I think it would be more than adequate for Scooter's needs. There's a Koi pond just off frame on the right that has electrical outlets, so power is not a problem in that corner (plus there's more grape vines over there so the house would be concealed from anyone on the sidewalk). I'm also pretty handy, so it's no skin off my rear to retro fit the doorway with a closing ramp and/or an adapter piece with a low slot like I've seen in the pictures posted above. 

Suggestions? Do you think a ceramic heater would be okay or should I stick to those mats?

*EDIT: *_I should add that the whole reason behind asking about heating elements and insulation is so I don't have to be worried about pulling him in during cold snaps when the night time temps dip towards the low 60's for 2 days and then bolt back up into the 80's. _


----------



## ZEROPILOT (Dec 16, 2014)

I'd be most concerned about a kid walking past, seeing your tortoise and grabbing him in this set-up.


----------



## N2TORTS (Dec 16, 2014)

Here at the Cove' even with heated hides and no matter what time of year/temps ....ALL the torts are rounded up every night... NO Excuses what -so-ever.....and that's just the Adults - 24 of them ......then you have the babies ,along with Radi , Galap , ect ......"all of them are my kids" !  Besides security systems and cameras there is also a wireless Temp/thermometer that sends me accurate data of highs and lows thru out the 24 hour day of what the outdoor temps are and their indoor heat hide temps. This can be viewed from my Home office and Master Bedroom.


----------



## keepergale (Dec 16, 2014)

Ha Ha. I also have remote temperature readings from my tortoise quarters that I can read from my bed. I wake up check the temperature and go back to sleep.
Repeat


----------



## N2TORTS (Dec 16, 2014)

keepergale said:


> Ha Ha. I also have remote temperature readings from my tortoise quarters that I can read from my bed. I wake up check the temperature and go back to sleep.
> Repeat


^5.....only way to fly!


----------



## N2TORTS (Dec 16, 2014)

Well.....if ya have lots of friends and torts you could use this plane ....
How is this for a size comparison? Somewhat startling.
This shows an Airbus A380 and a Boeing B737 flying parallel approaches into LAX ( Los Angeles , California )

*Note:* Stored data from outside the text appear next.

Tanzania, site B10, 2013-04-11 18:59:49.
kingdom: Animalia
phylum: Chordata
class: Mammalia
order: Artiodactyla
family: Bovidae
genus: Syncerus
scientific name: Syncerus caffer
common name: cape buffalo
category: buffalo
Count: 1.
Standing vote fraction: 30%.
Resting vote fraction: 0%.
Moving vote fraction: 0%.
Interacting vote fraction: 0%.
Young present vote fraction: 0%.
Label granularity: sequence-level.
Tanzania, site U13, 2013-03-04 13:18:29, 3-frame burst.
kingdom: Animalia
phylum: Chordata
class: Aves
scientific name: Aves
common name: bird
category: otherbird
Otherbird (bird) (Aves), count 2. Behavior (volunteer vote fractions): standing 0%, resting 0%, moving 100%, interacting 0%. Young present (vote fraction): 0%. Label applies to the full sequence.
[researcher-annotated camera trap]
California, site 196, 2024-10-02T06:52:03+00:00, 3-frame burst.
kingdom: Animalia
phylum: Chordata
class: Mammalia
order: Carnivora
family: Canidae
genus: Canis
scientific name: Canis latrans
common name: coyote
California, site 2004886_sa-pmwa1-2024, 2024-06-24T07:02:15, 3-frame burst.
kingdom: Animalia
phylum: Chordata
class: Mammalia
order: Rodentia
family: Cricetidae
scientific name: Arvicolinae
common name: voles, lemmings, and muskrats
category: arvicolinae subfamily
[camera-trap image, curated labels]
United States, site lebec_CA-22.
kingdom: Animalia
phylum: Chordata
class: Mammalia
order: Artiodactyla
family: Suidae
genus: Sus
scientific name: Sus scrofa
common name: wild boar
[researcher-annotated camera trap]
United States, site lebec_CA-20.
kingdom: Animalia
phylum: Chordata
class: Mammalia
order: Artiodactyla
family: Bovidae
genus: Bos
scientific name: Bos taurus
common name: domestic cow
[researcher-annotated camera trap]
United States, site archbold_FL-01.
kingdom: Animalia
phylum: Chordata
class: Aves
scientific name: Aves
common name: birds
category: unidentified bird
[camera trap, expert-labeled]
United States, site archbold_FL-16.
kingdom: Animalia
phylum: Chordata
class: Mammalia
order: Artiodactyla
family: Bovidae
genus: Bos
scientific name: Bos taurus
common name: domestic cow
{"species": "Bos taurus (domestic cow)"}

(sorry OP for off topic plane shot ....was just too cool not to share)


----------



## Jacqui (Dec 16, 2014)

LOL I had to look twice at that picture of the planes.


----------



## VBgecko (Dec 16, 2014)

ZEROPILOT said:


> I'd be most concerned about a kid walking past, seeing your tortoise and grabbing him in this set-up.



That is my biggest fear, but I've never advertised to any of my neighbors about having a tort and the reason for the thick vegetation on both the inside and the outside of the fence. The only people who ever stop to admire the garden are octogenarians on a walk. 

Scooter has one thing going for him, he's very hard to spot even when you are looking for him …


----------